Indian stock markets will remain closed on October 22 for Balipratipada and trading for the new Hindu calendar will kick off from Thursday, October 23. However, analysts are optimistic for the new year after a muted Samvat 2081. They believe that macro tailwinds on both domestic and global levels bodes well for the Indian equities, with some conditions apply.
Participants believe that the stock market is the slave of earnings but the long-term trend will be dictated by earnings growth. The US-India trade deal may drive some positivity on Dalal Street, the long-term driver will be results posted by India Inc. However, they believe that consumption led sectors may perform well post economic reforms by the government.
The important takeaway from Samvat 2081 is India’s huge underperformance. Even though there are many reasons, including Trump tariffs, for this underperformance, the single major factor is the sharp decline in India’s earnings growth to 5 per cent in FY25 from average 24 per cent during the three years before, said VK Vijayakumar, Chief Investment Strategist at Geojit Investments.
"The major trend, going forward, will depend on how earnings growth pans out. The fiscal and monetary reforms implemented this year have started showing results.

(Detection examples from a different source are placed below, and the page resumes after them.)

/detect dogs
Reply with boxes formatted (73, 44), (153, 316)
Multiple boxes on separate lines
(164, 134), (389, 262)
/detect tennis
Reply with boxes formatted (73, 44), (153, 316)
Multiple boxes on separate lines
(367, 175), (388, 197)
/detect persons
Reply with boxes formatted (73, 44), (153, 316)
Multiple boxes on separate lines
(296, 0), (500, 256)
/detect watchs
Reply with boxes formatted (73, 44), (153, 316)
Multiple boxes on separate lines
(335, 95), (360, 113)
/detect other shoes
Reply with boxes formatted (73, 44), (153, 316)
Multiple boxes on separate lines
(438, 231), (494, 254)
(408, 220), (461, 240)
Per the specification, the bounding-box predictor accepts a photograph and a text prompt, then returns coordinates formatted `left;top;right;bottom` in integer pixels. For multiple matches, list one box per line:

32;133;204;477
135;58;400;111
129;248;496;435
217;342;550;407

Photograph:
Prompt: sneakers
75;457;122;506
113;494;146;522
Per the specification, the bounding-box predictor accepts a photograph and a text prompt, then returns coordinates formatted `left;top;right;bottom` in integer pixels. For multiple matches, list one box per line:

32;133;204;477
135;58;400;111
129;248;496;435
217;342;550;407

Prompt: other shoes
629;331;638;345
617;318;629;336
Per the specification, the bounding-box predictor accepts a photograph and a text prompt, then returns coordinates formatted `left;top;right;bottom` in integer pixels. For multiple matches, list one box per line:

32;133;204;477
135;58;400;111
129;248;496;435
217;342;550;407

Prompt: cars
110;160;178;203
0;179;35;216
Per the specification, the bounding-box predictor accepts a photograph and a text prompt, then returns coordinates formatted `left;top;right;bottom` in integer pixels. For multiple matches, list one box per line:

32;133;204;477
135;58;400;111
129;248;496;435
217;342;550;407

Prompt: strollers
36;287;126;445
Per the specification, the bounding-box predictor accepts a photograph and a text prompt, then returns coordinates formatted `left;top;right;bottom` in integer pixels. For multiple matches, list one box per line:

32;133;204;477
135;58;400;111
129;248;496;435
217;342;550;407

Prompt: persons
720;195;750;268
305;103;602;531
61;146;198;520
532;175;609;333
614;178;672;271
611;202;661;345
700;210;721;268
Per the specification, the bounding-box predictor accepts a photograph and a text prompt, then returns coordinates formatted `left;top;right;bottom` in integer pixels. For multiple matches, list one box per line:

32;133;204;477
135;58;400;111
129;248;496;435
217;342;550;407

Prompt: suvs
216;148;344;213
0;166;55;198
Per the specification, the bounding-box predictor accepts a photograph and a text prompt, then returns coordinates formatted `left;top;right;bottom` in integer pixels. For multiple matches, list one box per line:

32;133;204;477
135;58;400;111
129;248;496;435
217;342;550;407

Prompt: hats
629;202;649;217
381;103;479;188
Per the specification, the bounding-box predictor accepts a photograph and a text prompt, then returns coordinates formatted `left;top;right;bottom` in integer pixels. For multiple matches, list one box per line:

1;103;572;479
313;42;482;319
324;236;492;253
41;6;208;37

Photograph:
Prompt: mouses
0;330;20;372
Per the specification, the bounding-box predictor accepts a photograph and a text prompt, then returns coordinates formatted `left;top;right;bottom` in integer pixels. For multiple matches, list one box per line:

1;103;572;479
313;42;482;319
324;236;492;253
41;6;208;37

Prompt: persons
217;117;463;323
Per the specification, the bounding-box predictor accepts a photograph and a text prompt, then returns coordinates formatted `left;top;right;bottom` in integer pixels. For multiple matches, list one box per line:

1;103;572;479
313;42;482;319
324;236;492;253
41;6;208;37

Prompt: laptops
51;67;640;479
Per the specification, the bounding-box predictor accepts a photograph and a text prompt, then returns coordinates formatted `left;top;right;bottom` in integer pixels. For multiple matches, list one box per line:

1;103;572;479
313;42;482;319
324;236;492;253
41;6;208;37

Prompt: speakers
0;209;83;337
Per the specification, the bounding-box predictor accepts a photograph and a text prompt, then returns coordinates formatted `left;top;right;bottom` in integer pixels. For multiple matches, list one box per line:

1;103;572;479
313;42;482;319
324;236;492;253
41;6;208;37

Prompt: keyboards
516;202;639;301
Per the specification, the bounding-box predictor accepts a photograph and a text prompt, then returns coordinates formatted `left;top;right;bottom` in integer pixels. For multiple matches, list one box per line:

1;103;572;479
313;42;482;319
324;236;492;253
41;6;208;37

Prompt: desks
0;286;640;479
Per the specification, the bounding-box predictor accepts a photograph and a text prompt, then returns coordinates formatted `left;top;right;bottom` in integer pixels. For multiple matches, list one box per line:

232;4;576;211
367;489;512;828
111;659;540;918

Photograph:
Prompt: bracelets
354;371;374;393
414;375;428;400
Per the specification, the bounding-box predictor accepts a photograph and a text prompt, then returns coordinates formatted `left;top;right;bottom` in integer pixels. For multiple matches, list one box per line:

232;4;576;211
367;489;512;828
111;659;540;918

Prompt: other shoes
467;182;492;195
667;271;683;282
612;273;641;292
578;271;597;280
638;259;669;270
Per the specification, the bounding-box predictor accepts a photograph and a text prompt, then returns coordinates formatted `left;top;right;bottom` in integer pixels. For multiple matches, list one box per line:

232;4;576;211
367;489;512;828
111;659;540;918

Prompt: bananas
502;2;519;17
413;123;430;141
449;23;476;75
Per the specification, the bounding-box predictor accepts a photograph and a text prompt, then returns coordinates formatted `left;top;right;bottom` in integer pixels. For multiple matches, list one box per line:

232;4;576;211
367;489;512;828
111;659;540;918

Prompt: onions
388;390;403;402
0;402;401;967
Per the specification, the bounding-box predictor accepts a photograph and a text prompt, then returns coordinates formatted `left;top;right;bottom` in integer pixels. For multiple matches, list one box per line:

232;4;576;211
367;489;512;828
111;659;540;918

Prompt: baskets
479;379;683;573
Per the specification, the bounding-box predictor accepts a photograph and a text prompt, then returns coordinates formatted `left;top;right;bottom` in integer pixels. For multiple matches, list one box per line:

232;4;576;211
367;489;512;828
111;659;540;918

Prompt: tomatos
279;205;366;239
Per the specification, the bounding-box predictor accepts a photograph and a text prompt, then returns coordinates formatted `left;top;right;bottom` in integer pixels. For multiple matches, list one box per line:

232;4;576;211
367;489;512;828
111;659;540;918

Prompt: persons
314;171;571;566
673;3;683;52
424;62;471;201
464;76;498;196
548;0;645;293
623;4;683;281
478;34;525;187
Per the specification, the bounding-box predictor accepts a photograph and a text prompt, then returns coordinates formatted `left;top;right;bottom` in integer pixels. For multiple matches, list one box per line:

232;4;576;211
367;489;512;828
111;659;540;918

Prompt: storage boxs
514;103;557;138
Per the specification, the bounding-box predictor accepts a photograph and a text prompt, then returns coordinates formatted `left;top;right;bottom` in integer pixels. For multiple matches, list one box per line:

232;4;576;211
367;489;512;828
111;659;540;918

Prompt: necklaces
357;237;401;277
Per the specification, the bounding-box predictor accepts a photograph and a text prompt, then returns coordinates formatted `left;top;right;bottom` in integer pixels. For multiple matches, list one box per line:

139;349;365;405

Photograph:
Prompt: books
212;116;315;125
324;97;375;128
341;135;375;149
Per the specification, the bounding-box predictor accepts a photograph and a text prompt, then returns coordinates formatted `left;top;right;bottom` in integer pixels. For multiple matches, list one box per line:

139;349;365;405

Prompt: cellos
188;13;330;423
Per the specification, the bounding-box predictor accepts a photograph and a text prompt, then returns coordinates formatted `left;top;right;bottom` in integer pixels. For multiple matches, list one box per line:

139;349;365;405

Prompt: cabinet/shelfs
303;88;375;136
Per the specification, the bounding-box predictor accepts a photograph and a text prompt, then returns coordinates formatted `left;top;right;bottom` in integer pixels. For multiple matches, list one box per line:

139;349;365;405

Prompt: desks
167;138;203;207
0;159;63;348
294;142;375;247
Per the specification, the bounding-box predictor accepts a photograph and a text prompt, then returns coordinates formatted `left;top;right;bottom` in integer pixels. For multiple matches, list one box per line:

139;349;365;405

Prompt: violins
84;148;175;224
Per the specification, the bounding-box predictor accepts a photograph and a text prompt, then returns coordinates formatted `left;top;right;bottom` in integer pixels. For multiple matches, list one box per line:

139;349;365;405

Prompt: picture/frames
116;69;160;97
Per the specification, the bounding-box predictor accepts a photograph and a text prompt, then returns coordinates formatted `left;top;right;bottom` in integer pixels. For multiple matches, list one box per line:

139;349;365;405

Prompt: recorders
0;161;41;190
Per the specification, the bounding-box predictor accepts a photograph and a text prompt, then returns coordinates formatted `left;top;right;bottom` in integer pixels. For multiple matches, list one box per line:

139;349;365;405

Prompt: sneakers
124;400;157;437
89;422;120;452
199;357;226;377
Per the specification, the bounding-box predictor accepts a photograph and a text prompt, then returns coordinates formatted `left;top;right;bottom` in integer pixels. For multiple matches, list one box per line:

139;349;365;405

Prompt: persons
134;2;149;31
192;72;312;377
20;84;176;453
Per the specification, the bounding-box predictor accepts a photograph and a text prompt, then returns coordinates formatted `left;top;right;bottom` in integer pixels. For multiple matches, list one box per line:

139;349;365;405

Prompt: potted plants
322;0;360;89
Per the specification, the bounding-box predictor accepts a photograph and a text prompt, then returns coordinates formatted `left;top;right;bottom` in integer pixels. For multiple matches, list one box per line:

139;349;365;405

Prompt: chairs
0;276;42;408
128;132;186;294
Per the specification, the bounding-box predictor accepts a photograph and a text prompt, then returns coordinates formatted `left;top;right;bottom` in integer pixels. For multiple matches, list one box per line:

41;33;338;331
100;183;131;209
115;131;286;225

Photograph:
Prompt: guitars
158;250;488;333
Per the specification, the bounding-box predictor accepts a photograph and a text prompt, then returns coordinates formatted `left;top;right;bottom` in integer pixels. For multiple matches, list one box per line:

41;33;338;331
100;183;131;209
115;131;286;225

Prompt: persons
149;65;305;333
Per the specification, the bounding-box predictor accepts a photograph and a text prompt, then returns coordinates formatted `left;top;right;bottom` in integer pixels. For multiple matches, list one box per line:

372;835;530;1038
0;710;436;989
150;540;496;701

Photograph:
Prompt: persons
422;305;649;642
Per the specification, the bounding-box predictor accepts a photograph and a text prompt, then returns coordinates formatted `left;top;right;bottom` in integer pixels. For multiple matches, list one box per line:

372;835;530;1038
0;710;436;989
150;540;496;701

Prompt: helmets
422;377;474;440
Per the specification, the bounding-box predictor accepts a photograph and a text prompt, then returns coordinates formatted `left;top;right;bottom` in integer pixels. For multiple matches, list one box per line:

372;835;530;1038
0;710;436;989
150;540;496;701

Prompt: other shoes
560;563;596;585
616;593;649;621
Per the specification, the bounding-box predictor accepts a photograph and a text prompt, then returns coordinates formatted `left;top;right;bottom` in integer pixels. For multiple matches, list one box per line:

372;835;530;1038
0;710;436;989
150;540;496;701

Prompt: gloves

If this expectation materialises, the market will rally in Samvat 2082 compensating for the underperformance of Samvat 2081. In the short run the market may get a leg up from a possible India- US trade deal," says Vijayakumar.
The year went by tested investor patience, with India lagging global peers despite strong domestic fundamentals. However, the stage now appears set for an earnings-led recovery. Growth momentum remains intact, supported by structural reforms, the GST reforms, income tax relief, and an accommodative policy stance, said Amisha Vora, Chairperson and MD at PL Capital.
Valuations are reasonable, earnings downgrades have largely bottomed out, and domestic inflows continue to demonstrate remarkable strength even as foreign investors remain cautious. This creates a favorable setup for Indian equities to outperform in the new Samvat," she added.
Despite global challenges like trade concerns and slowing growth, India remains a macro-stable, liquidity-rich, and policy-backed economy. The year ahead presents investors with a chance to participate in India’s next phase of compounding, fueled by a rebound in corporate earnings and broad-based economic growth.
"As we look ahead to Samvat 2082, the year will be marked by strong earnings growth across selective sectors like auto & auto ancillaries, PSU bank, NFBCs," said Prashanth Tapse, Senior VP (Research) at Mehta Equities "We expect the market leaders in these sectors to emerge as the top winners, driven by earnings visibility, structural tailwinds and favorable policy support."
The Indian equity markets are well-positioned to deliver stronger returns, supported by several key tailwinds like a substantial Rs 12 lakh crore tax-free budgetary push, coupled with the anticipated GST 2.0 reforms, is expected to revive consumption and accelerate corporate earnings growth particularly the double-digit growth that has been missing over the past 2–3 quarters, Tapse adds.
While the near-to-medium term trend for domestic equity markets could be volatile, given global economic uncertainty, geo-political tensions and the pending outcome of the US-India tariff settlement, select PSU counters to maintain optimism through Samvat 2082, said Navjeet Sobti, Promoter at Almondz Global Securities.
"We expect PSU banking stocks to stay in limelight in hopes of strong demand for loans. While FII flows in domestic equities have been extremely volatile over the past few months, any positive outcome to the US-India trade deal and likely uptick in corporate earnings should revive overseas investors' interest in local equities," he adds.